**Passage shown:**
* * *

How to keep assets separate in a marriage: 9 dos and don'ts

Whether you live in a community property state like California, you might choose to keep some assets separate in marriage. Here are some key do’s and don’ts for keeping assets separate in marriage, and for building a successful financial life as a couple.

When passion is in its prime, it’s hard to see how finances could turn marital life into a fiasco.

But passion can wane and differences over money can put enormous pressure on a marriage.

Whether you live in a community property state like California, you might choose to keep some assets separate in marriage. To do so, consider consulting with a family law attorney before marriage to create a prenuptial agreement, or if you’re already married, something called a post-nuptial agreement. The need for the latter may arise if you acquire separate property during your marriage. This can come from an inheritance or a personal injury legal settlement, for example. You might wish to protect the separate asset even while possibly using the income from it for your life as a couple.

But before you begin, there are a few legal definitions you should know:

Marital property

Marital property definitions can vary by state. That said, husbands and wives are always responsible for the expenses of the family and for the education of their children, including stepchildren. Laws generally define marital property according to sources of income, and set a fiduciary standard of care for each of the spouses when managing assets that fall into the marital or shared category.

Interestingly, married couples typically file jointly under the federal tax code, but may each be liable for the taxes levied on separate assets or activities. For instance, one spouse may have business income coming from a pass-through business entity, such as an S-Corporation. A prenuptial agreement may have defined the business as a separate asset, but the business income may be marital property and the taxes associated with it a marital debt obligation to the U.S. government.

Separate property

Separate property can be anything you owned before marriage or included in a prenuptial agreement that was explicitly defined and agreed to by your spouse. Separate property can also include gifts and inheritances if kept separate and not commingled with community assets.

Common mix-ups

Couples often commingle separate and marital property and create potential problems for themselves later. Sometimes one’s spouse incurs debt during the marriage, with the consent of a spouse, but the spouse wishes to be reimbursed in the event of divorce. So try to be as clear and intentional as possible.

Here are some key do’s and don’ts for keeping assets separate in marriage, and for building a successful financial life as a couple.


  • Pay attention to the titling of financial accounts. A separate account should be kept in the name of the spouse or in the name of a trust for a spouse, not as a joint account.
  • Deposit dividends and interest from a separate investment account into a separate checking account.
  • Consider carefully whose name goes on the deed of a house. Without a prenuptial agreement, mortgage and property tax payments made by both spouses using separate incomes can create a marital asset of the house, even if one partner initially purchased it.
  • Create a shared household budget. Decide how you and your spouse will share these expenses and manage your finances as if they were all in one pool, for purposes of discussions about budgets, use of credit and tax liability.
  • Establish shared long-term goals and the appropriate financial milestones to achieve them.
  • Consider reciprocity. If you ask your spouse to relocate to accommodate your next job promotion, consider doing the same for him or her later on. You can also put any promises in writing. Otherwise you might find in the event of a divorce, you are asked to reimburse lost wages or earning power if your spouse suffered a salary cut from the relocation.


  • Don’t deposit funds from separate property sources into joint accounts, unless you intend to convert the money to marital property.
  • Don’t ignore the appreciation factor in the value of homes or in assets held over the course of a long marriage — especially if your spouse is helping improve a home or trade an investment account to which she or he doesn’t have title. The increase in value may be a jointly claimed asset.
  • Don’t reduce family life to an ongoing debate about the numbers. Discuss your life goals and how to finance them openly, and talk about what priorities you may share for the children. Remember to be transparent in discussing what investment of time or money is necessary to realize these goals.

A final word

It’s always important to seek professional advice before discussions become heated. Your life as a couple should create bonds on many levels, including one of trust about money.

* * *

**Dataset excerpt:**
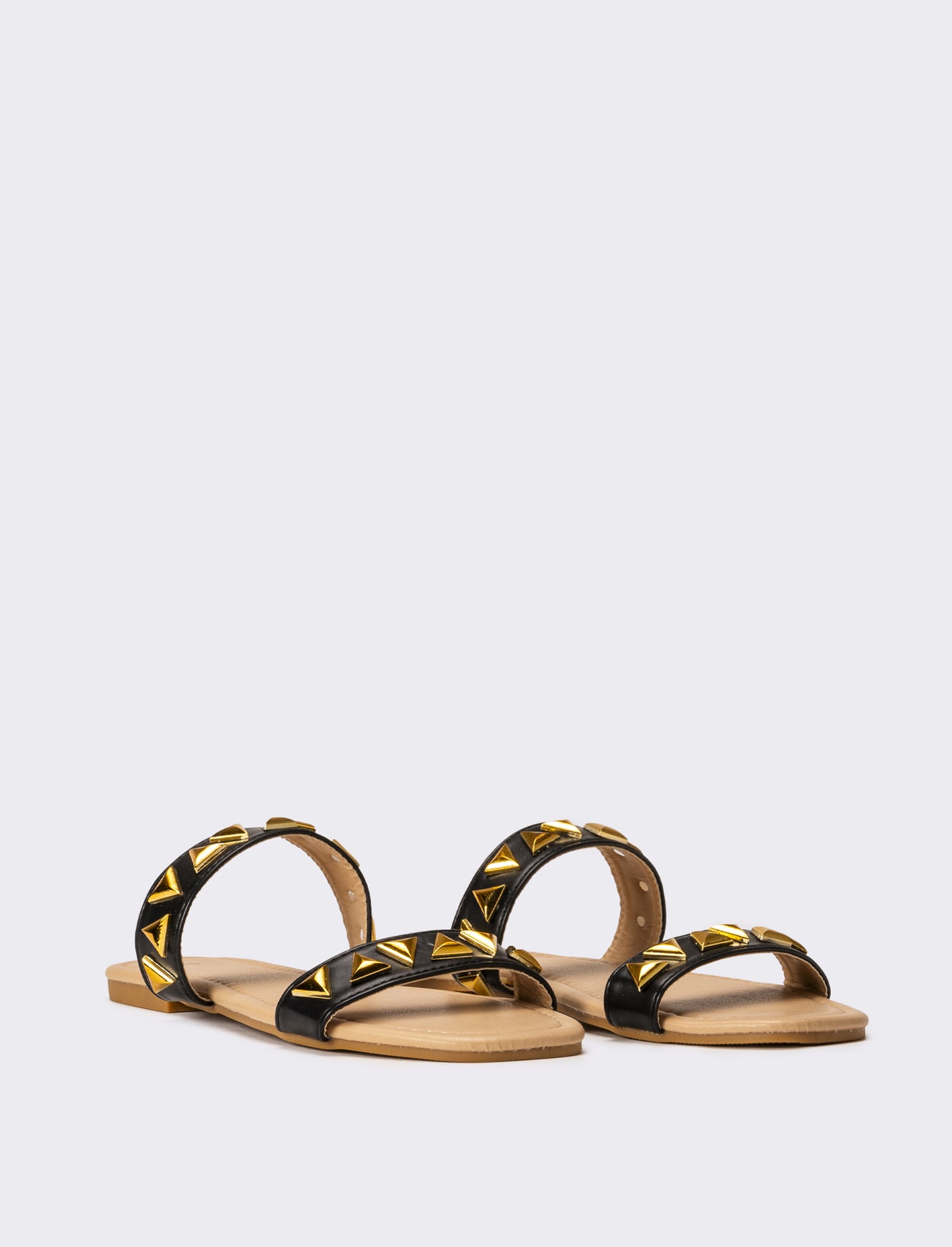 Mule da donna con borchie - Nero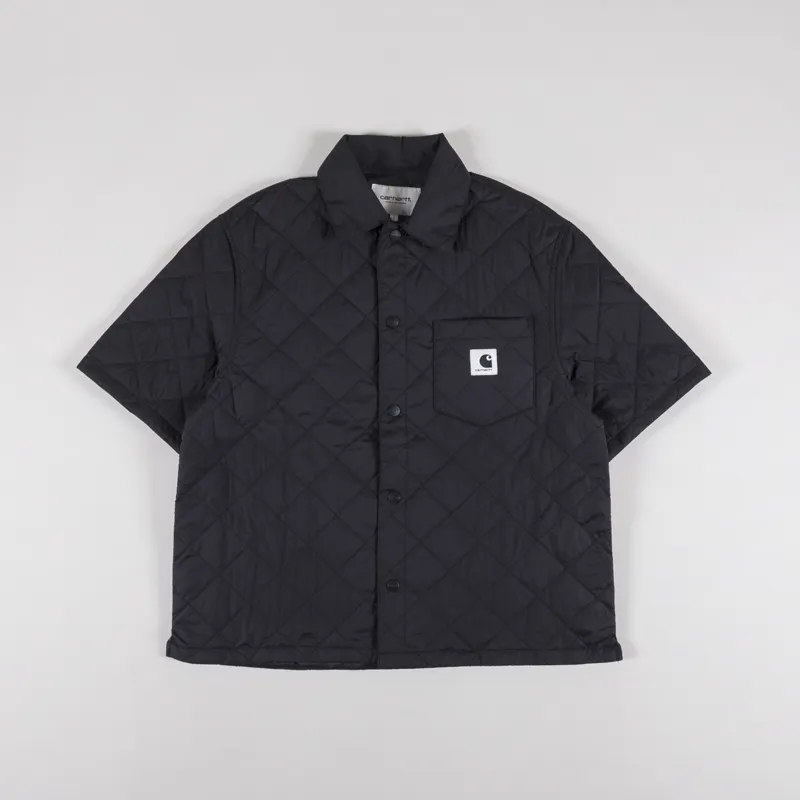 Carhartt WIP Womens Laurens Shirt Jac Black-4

* * *

**Directions:**
A - In the article on keeping assets separate in marriage, what are the two examples given of where separate property acquired during a marriage can come from?
B - Sum up the article on keeping assets separate in marriage in two sentences.

**Solution set:**
A - An inheritance or a personal injury legal settlement.

B - Couples may choose to keep some assets separate in marriage, including in a community property state like California, by consulting a family law attorney about a prenuptial or post-nuptial agreement. The article defines marital and separate property and lists dos and don'ts, such as keeping separate accounts in one spouse's name, not depositing separate funds into joint accounts, and creating a shared household budget and long-term goals.